Nourri aux albums de De La Soul, Jungle Brothers, ou A Tribe Called Quest (les piliers des « Native tongues ») – qui ont fait sur sa ville, au moment de leur sortie, « l’effet d’une bombe atomique » – Dave est également un fan de hip hop averti. C’est naturellement dans sa « Black history » qu’il a choisi d’insérer des commentaires passionnés sur les morceaux qui ont bercé sa jeunesse, de ses premiers joints à son engagement un peu trop radical en faveur d’Abu-Jamal. Le tout en noir et blanc, ce qui ne ménage pas nos petits yeux, mais distingue radicalement ce strip des quatre autres : plus de fureur, plus de distance, et un propos qui dépasse largement le cadre intime posé dans son « Histoire sexuelle ». Après… après, c’est le retour à la couleur.
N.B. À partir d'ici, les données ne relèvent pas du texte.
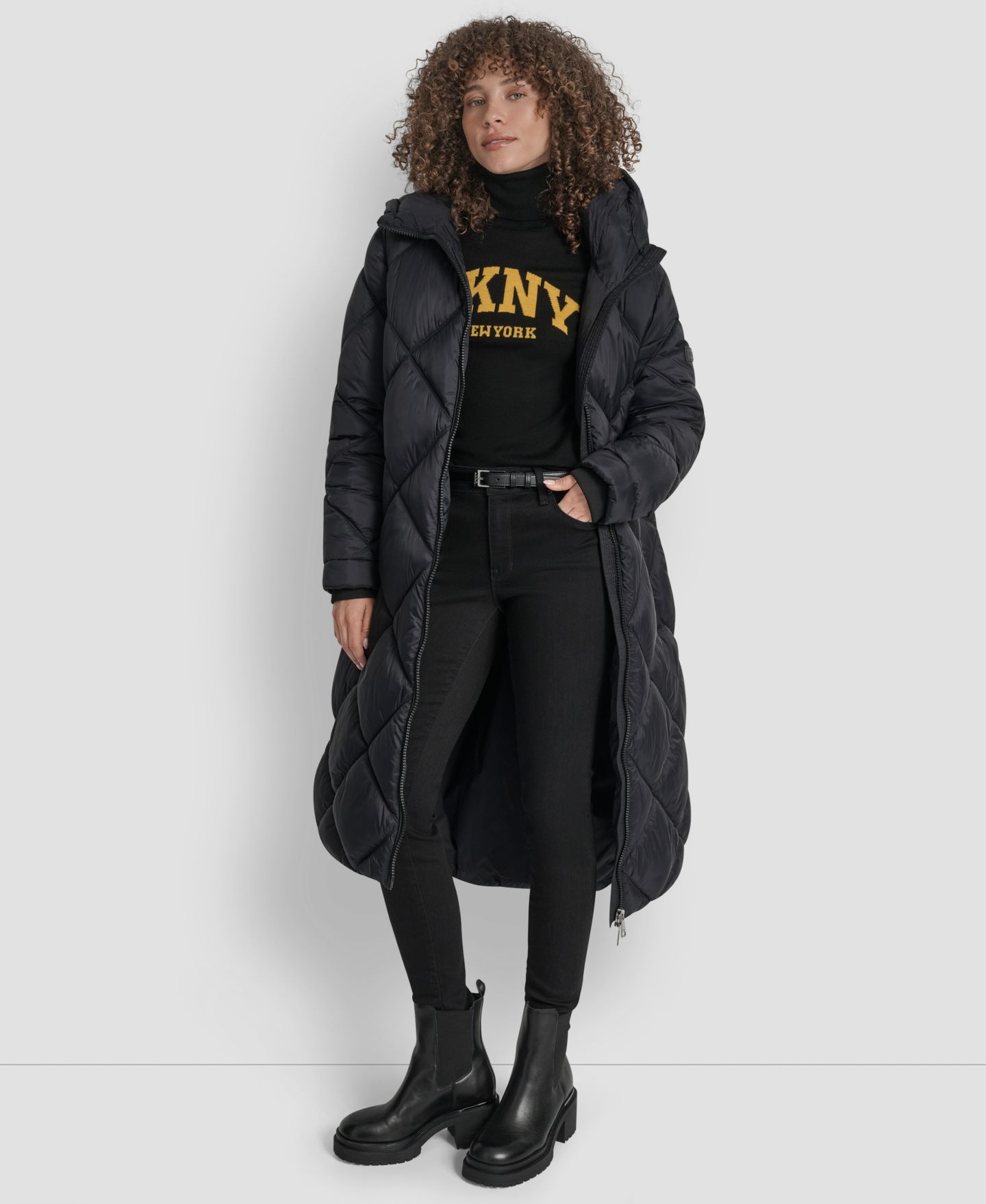Женская куртка DKNY Diamond Quilted Hooded Puffer, цвет: Чёрный — фото 2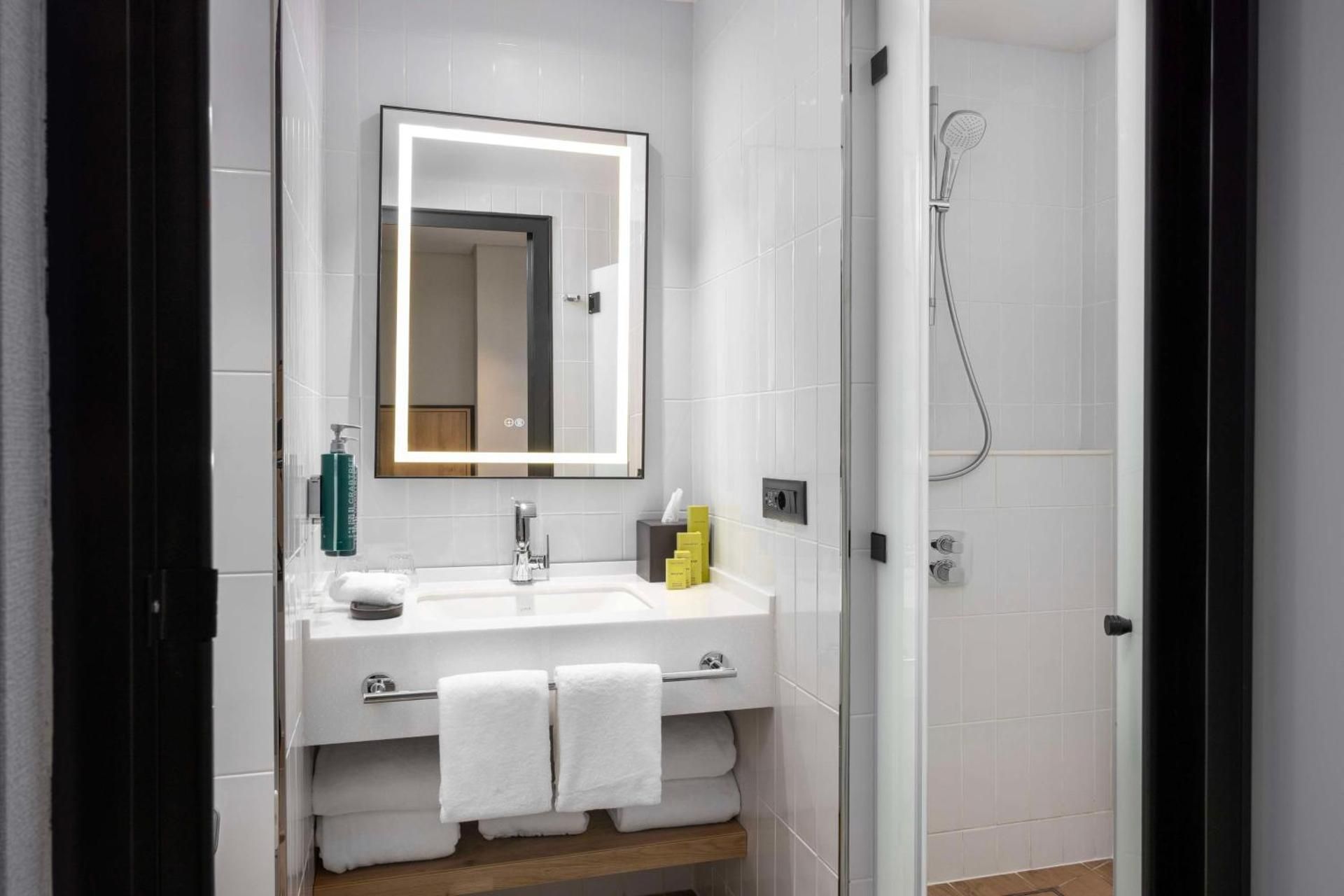 King Room with Atrium View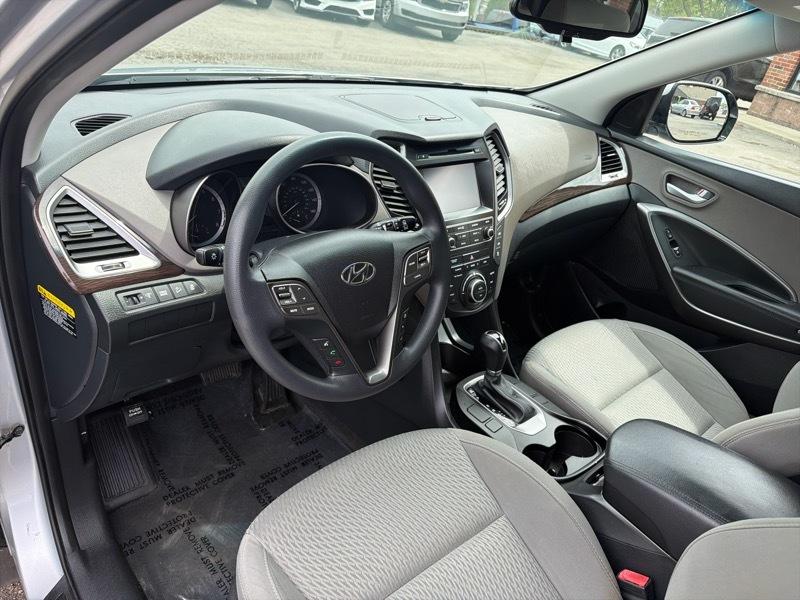 Hyundai Santa Fe SE FWD 2018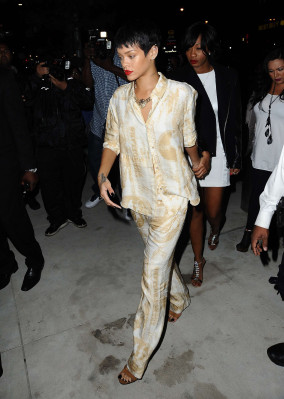 photo 11 in Rihanna gallery [id567699] 2012-10-07 00:00:00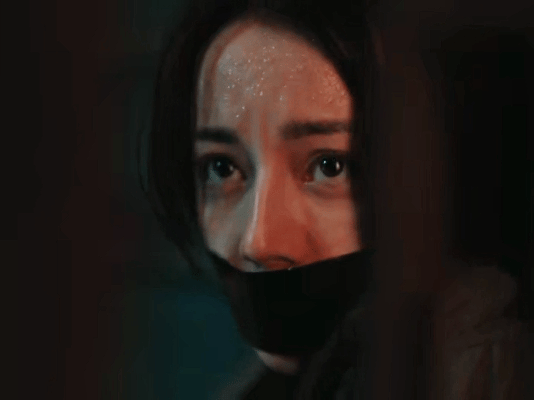 Phim mới chiếu 11 phút đã chiếm top 1 rating cả nước, nữ chính đẹp tới nỗi khiến cả showbiz phải cúi mình- Ảnh 3. Phim mới chiếu 11 phút đã chiếm top 1 rating cả nước, nữ chính đẹp tới nỗi khiến cả showbiz phải cúi mình- Ảnh 3.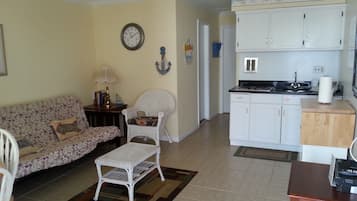 TV connectée, lecteur de DVD, livres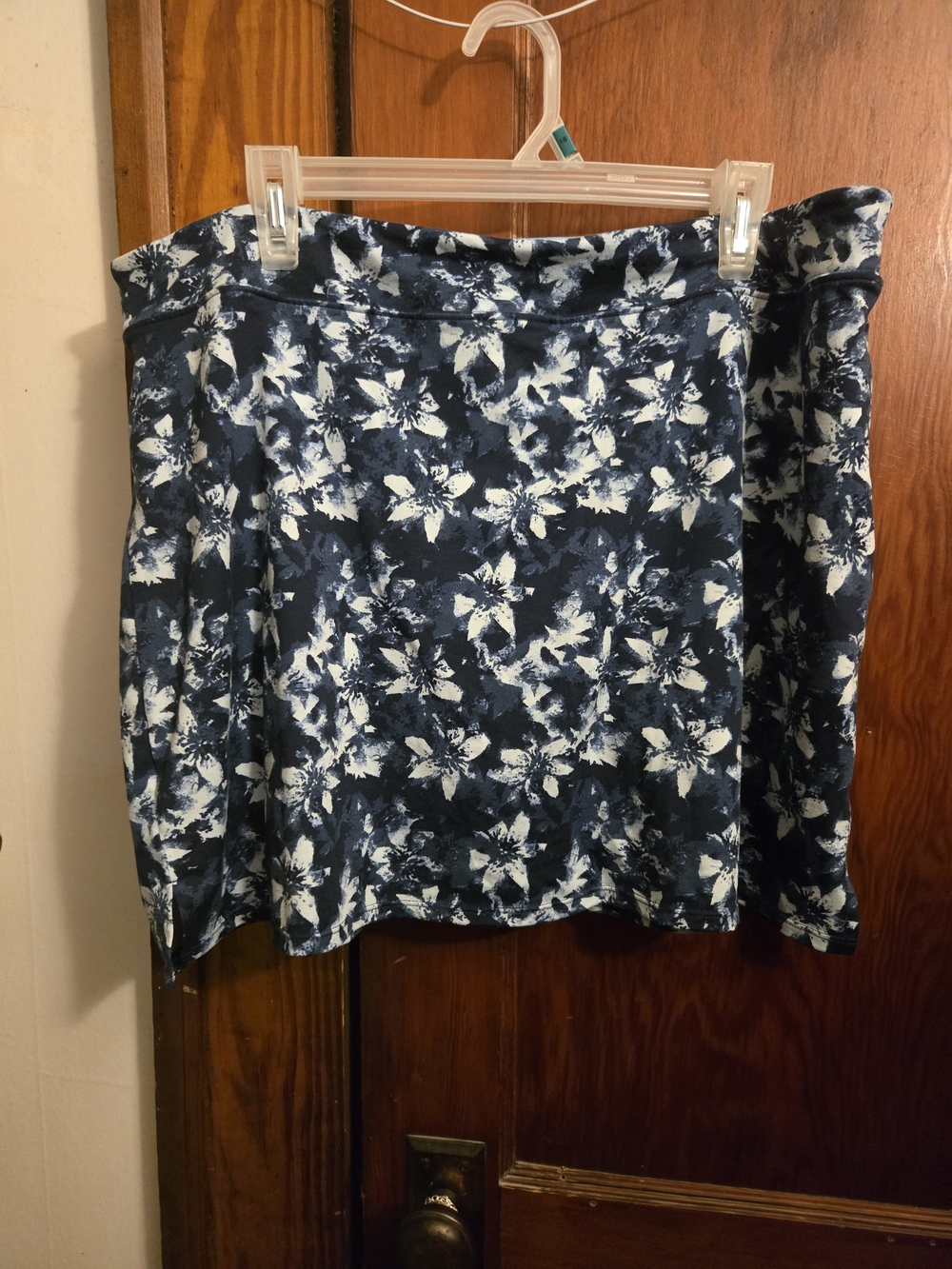 Tranquility by Colorado Clothing Navy Floral Stretch Skort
En guide d’interlude, entre chaque chapitre du livre, Heatley représente quelques-uns de ses rêves « les plus perturbants » (les plus osés sont dignes de l’obscène Robert Crumb). Ceux qui précèdent les portraits de ses parents sont particulièrement crédibles et appellent malgré tout une petite dose d’interprétation freudienne. Surtout que les cases qui suivent ne feront que retracer souvenirs originels et délires régressifs. Dave rend hommage à sa maman, à « sa mélancolie dépressive, son nombrilisme, et ses angoisses » mais aussi à « son grand cœur, son esprit bienveillant, sa profondeur, sa foi, son amour de la famille et des fêtes joyeuses », comme il nous le confie lors d’un entretien. Il rend hommage à son papa, à « ses lubies, sa paresse, son impatience » mais aussi « son amour de la musique, sa foi implacable, son charme et son sens de l’humour ».
Après une « Histoire sexuelle » et une « Black history » plutôt incisives, Heatley se réserve donc quelques pages pour l’amour, et pour la maturité : le dernier chapitre, « Famille », s’achèvera même en happy end sur une nouvelle et épanouissante paternité. Et même si, au final, les cases montrant Dave en colère, hésitant ou inquiet sont sans doute celles qui révèlent le mieux la vigueur et le style du jeune artiste, on est vachement content pour lui.